This is a great play. The plot is based on a true story first published by Reuters, titled The Child Exchange, which detailed events involving US citizens using the internet to abandon children adopted from overseas.
The story here involves Ash, a boxer, on the verge of a pro debut fight and in a relationship with Robin, who has agreed to adopt a six-year-old Korean boy she saw ‘advertised’ on the internet. The boy's original adoptive father, Peter, tries to regain guardianship – especially when he comes to realise the boy will have no ‘dad’ figure in his life.
Caught in the middle, the boy lives through his experiences as a lone wolf looking for a family connection. The play ends with a tense courtroom battle for legal guardianship, which ends with neither side winning the fight; the child turns his back on both parties feeling he's being neither seen nor heard.
Often funny, sometimes disturbing, Wolf Play's dramatic techniques play an intrinsic role. Wolf is part-narrator, part-puppeteer of the doll used to represent the child throughout, and also part of the child himself as he relies on Wolf to voice his thoughts. There's also monologue, breaking the fourth wall, use of shadow imagery and the symbolism of the boxing ring – the bell signifying the end of rounds in the fight – which all bring real impact to the play, and could prove interesting to students when looking at set design and dramatic techniques.
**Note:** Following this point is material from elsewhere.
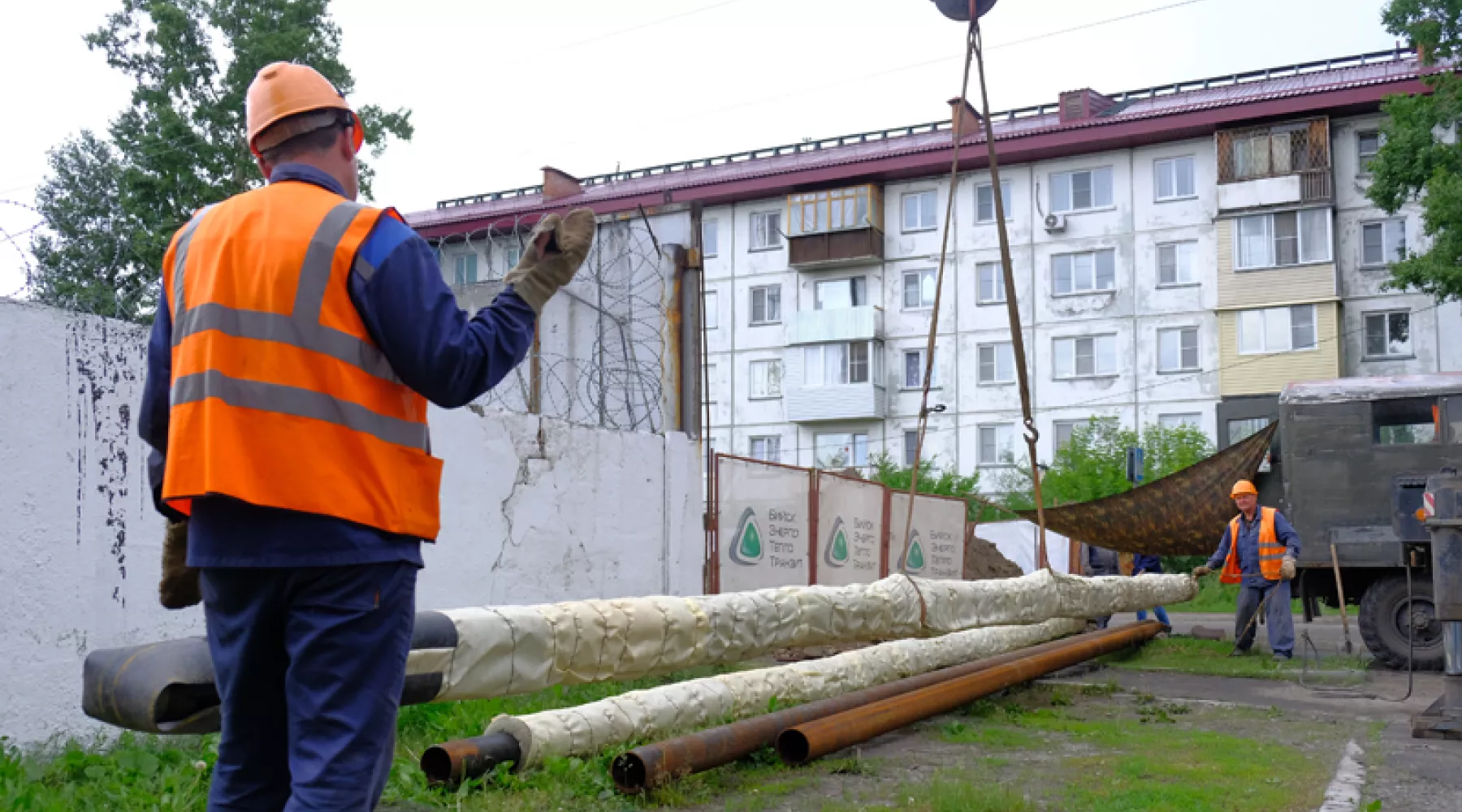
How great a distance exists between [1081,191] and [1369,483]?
2690 cm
The roles, consisting of two female, two male and the wolf, are all meaty parts, offering actors the chance to show a range of complex emotions and thoughtful communications between characters, with some great passages for solo and small-group performance. I would say the play as a whole may be challenging to perform at secondary level, as the technical complexities may prove difficult in practice, and also there are some tricky lines near the end of the play where, during a courtroom scene, legal terms get jumbled into nonsense words, which requires quite a high level of script-reading skill to master effectively. Again, this is a great technique to study, and if the play is to be used as a whole for performance, any complexities can be worked around.